In another article I wrote that in my personal opinion you will probably want one-size fits all cookware – that is, you don’t want to have to have several different pans for several different dishes. My choice is stainless steel cookware, because of my personal cooking preferences and the fact that I am quiet often on the move, so I don’t want to have to deal with schlepping around a lot of stuff – and I still think that way, but a friend of mine pointed out that different cookware materials are very well justified for some people. If you specialize in low-fat cooking a non-sticking cookware set might be right for you (most often teflonฎ coated cookware).

Cast Iron is also great because you it’s basically a “do it all” kind of cookware – it too will last you a lifetime long, you won’t ever have to worry about scratching it like with coated cookware that can release toxins in the food once the coating is damaged, etc. Yes, cast iron has to be pre-seasoned, but nowadays you won’t have to do that yourself anymore because most of the high-quality cast iron cookware companies pre-season the cookware for you and when you get it it’s already ready to use.
Price can be an objection when buying cookware. For me, I happily shelled out more than $200 for my stainless-steel copper-core pan from Williams Sonoma, and I’m still happy about that purchase. I use this pan almost every day and I enjoy it every day! Putting it all together, on knives, pots, etc. I spent several thousand dollars on my current cooking equipment, but it’s worth it. Almost every day when I’m spending my one or two hours of cooking in the kitchen I feel like I’m on vacation and it really is a luxury to be able to spend this kind of time on cooking.

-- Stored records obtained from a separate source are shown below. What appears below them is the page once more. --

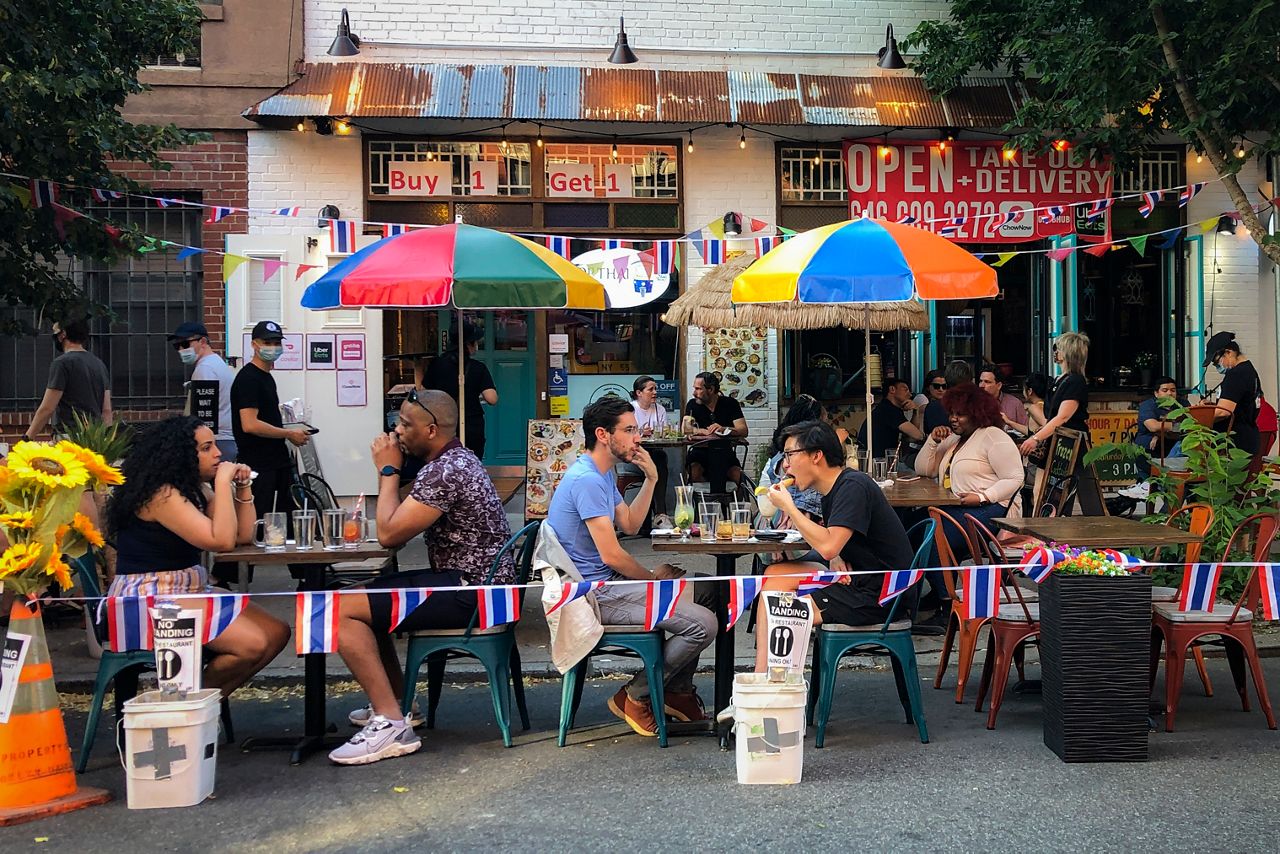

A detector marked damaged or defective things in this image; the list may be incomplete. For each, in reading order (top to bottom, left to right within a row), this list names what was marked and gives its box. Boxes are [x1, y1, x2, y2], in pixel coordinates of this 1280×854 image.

rusty metal roof panel [514, 66, 586, 121]
rusty metal roof panel [660, 71, 732, 124]
rusty metal roof panel [732, 71, 798, 124]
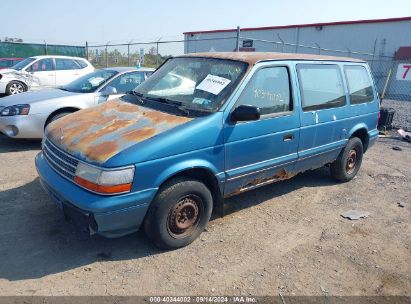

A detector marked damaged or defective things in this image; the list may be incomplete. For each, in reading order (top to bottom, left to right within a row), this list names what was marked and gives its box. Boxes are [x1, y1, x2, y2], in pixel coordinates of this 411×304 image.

rust patch on body [46, 98, 193, 164]
rusty hood [45, 98, 194, 165]
rusty steel wheel [167, 195, 203, 240]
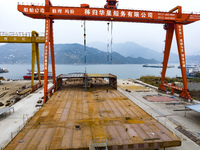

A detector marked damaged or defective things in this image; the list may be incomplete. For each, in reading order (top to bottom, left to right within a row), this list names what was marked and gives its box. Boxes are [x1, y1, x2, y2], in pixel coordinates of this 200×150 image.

rusty metal surface [5, 82, 181, 149]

I used to be resistant to buying high quality cookware because I had so much great, delicious and healthy food when I traveled through Thailand, Vietnam and China and the street vendors there used the cheapest kinds of cookware available. But I found that while I don’t mind eating delicious food that comes from $10 wok, I do mind cooking my food in a cheap pot, having to deal with it when it starts to show signs of wear and tear, replacing it with yet another cheap pot again and again. In the end my “expensive” high quality cookware is probably gonna be cheaper than any kind of discount cookware.